A file obtained by encrypting a file given from the outside is stored in the storage means, and the storage means is unlocked or locked in response to the input of a predetermined access key. In an information processing apparatus that performs information processing using the decrypted file by using a storage device that decrypts and outputs the file stored in the storage means,
Identifier acquisition means for acquiring an identifier transmitted by another device;
Key acquisition means for acquiring an access key based on the identifier acquired by the identifier acquisition means;
Input means for inputting the access key acquired by the key acquisition means to the storage device;
An information processing apparatus comprising: The key acquisition means includes
A table describing the access key in association with the identifier;
Reading means for reading out the access key associated with the identifier acquired by the identifier acquiring means from the table;
The information processing apparatus according to claim 1, further comprising: The key acquisition means includes
A masked hash value obtained by masking a part of a hash value obtained from the identifier of the device and a set of the identifier of the device and an electronic tally assigned to the device are encrypted with the hash value.
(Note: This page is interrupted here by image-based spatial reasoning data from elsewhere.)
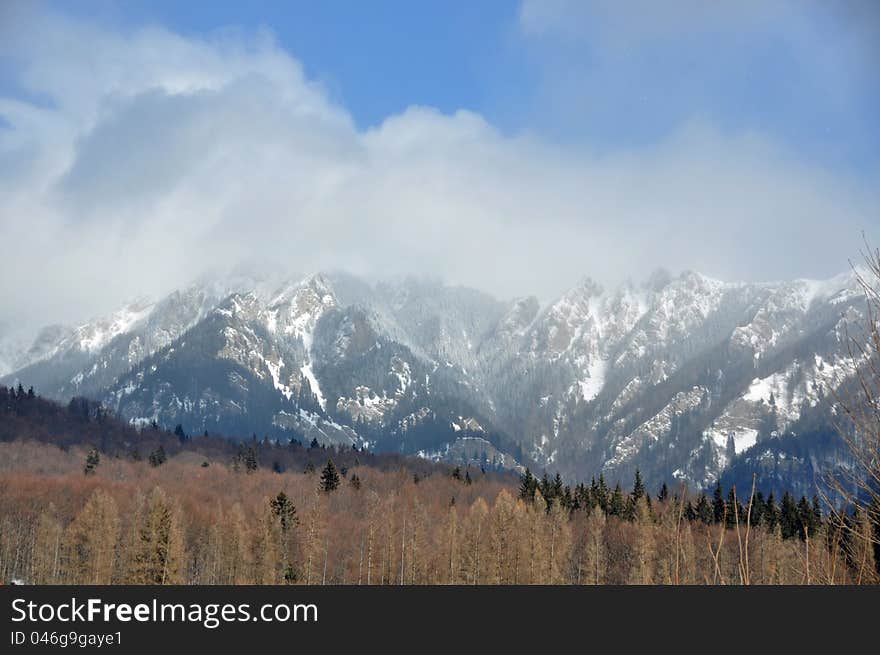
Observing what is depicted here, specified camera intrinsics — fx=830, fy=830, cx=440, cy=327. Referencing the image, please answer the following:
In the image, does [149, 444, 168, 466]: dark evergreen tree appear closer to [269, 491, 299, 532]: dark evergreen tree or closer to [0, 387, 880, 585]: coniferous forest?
[0, 387, 880, 585]: coniferous forest

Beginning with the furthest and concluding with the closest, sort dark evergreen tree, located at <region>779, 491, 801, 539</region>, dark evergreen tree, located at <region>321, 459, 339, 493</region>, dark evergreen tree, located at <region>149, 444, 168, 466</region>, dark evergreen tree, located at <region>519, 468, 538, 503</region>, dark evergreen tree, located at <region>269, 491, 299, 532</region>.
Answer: dark evergreen tree, located at <region>149, 444, 168, 466</region>
dark evergreen tree, located at <region>321, 459, 339, 493</region>
dark evergreen tree, located at <region>519, 468, 538, 503</region>
dark evergreen tree, located at <region>779, 491, 801, 539</region>
dark evergreen tree, located at <region>269, 491, 299, 532</region>

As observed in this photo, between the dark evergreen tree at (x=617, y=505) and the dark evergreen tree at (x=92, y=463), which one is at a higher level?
the dark evergreen tree at (x=92, y=463)

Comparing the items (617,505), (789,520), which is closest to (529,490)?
(617,505)

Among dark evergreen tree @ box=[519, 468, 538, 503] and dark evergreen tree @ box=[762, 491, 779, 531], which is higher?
dark evergreen tree @ box=[519, 468, 538, 503]

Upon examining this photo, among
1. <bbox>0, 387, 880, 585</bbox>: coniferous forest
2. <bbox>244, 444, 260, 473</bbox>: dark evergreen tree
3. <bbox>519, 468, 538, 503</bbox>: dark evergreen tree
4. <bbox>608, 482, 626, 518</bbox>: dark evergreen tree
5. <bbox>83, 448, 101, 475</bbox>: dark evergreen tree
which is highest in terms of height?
<bbox>244, 444, 260, 473</bbox>: dark evergreen tree

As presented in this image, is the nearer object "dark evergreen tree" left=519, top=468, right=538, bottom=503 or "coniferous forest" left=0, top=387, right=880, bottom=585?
"coniferous forest" left=0, top=387, right=880, bottom=585

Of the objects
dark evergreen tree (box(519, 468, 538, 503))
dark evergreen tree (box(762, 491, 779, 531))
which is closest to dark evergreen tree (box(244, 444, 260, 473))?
dark evergreen tree (box(519, 468, 538, 503))

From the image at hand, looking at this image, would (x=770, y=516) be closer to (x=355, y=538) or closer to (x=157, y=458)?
(x=355, y=538)

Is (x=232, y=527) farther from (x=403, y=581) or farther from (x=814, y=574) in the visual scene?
(x=814, y=574)

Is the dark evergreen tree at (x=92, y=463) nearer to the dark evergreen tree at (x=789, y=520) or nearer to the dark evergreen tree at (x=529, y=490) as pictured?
the dark evergreen tree at (x=529, y=490)

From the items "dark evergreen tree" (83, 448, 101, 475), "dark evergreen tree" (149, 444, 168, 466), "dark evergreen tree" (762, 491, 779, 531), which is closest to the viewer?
"dark evergreen tree" (762, 491, 779, 531)

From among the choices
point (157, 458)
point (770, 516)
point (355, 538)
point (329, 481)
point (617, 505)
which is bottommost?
point (355, 538)

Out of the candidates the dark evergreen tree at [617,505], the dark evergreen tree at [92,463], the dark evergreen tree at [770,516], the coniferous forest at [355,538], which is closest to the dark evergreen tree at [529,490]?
the coniferous forest at [355,538]
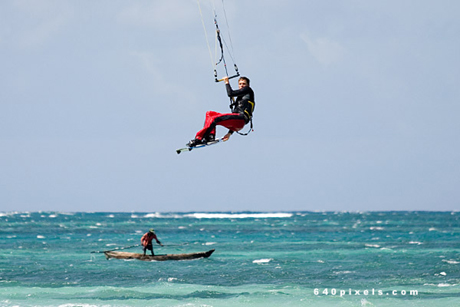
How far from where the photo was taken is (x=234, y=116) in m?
15.8

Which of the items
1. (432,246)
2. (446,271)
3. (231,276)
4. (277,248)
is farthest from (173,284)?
(432,246)

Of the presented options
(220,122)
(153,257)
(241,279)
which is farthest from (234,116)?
(153,257)

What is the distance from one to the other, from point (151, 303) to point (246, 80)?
11132mm

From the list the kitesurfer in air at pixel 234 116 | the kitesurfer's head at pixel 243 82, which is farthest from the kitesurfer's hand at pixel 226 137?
the kitesurfer's head at pixel 243 82

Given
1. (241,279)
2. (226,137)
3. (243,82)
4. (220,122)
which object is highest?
(243,82)

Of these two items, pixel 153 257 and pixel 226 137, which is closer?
pixel 226 137

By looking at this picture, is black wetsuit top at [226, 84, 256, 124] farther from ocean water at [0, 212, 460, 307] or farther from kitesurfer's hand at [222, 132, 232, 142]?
ocean water at [0, 212, 460, 307]

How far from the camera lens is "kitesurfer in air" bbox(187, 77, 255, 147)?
51.5 ft

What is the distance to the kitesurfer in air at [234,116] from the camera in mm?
15688

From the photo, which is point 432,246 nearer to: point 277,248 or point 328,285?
point 277,248

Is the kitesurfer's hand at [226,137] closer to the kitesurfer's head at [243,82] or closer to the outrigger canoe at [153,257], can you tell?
the kitesurfer's head at [243,82]

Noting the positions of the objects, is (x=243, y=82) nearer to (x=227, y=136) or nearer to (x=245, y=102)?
(x=245, y=102)

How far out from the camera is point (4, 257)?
1603 inches

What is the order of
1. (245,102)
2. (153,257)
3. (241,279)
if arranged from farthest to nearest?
(153,257) → (241,279) → (245,102)
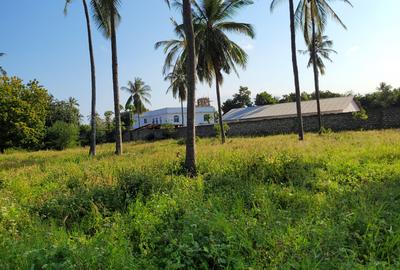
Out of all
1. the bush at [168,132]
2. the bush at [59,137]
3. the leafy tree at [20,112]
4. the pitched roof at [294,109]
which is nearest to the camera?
the leafy tree at [20,112]

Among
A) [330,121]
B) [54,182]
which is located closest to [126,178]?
[54,182]

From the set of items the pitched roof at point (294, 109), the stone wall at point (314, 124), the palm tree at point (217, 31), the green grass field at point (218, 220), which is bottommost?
the green grass field at point (218, 220)

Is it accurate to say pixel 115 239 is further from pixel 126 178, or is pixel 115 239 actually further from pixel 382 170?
pixel 382 170

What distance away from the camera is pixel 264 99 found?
192 feet

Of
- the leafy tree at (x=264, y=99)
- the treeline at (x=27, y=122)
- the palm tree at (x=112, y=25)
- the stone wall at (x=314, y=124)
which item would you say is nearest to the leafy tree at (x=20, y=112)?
the treeline at (x=27, y=122)

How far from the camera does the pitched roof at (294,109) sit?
34.3 meters

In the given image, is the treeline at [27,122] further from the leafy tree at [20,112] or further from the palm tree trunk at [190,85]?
the palm tree trunk at [190,85]

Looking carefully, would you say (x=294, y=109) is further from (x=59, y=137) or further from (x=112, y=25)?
(x=112, y=25)

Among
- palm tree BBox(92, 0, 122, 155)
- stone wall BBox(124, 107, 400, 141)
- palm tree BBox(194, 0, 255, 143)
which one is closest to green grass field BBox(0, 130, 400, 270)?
palm tree BBox(92, 0, 122, 155)

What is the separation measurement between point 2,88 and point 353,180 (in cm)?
2972

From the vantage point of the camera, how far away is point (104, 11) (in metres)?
14.5

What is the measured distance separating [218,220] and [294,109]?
117 ft

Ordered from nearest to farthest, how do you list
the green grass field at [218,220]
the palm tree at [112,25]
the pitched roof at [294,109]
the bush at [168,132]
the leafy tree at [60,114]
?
the green grass field at [218,220], the palm tree at [112,25], the pitched roof at [294,109], the bush at [168,132], the leafy tree at [60,114]

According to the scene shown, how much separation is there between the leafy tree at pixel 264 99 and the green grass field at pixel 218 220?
50960mm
A table including a plurality of entries associated with the encrypted encrypted electronic tally for each of the devices;
Calculation means for calculating a hash value of the identifier acquired by the identifier acquisition means;
Search means for searching an entry including a masked hash value whose unmasked portion matches the hash value calculated by the calculation means;
Decryption means for decrypting the encrypted electronic tally included in the entry searched by the search means with the hash value calculated by the calculation means;
When the identifier included in the set of the identifier and the electronic tally obtained by decrypting the encrypted electronic tally by the decryption unit matches the identifier acquired by the identifier acquisition unit, the electronic tally included in the set A selection means to select as effective,
Restoring means for restoring the access key from a plurality of electronic tallys selected by the selecting means;
The information processing apparatus according to claim 1, further comprising: When the access key can be restored by the restoration means, a hash value that does not match in any part of the hash value calculated by the calculation means that is not masked with any of the masked hash values included in the table To generate a new masked hash value by masking a part of the extracted hash value, the identifier used by the calculation means to calculate the extracted hash value, and the reconfigured electronic A set of one of the tallys is encrypted with the extracted hash value to generate a new encrypted electronic tally, and a new one including the encrypted electronic tally and the generated masked hash value is generated. Adding means for adding a new entry to the table,
The information processing apparatus according to claim 3, further comprising: The key acquisition means includes
An input device that inputs information in response to an operation by the operator,
Further comprising
When an access key is input by the input device, the access key is acquired.
The information processing apparatus according to any one of claims 1 to 4.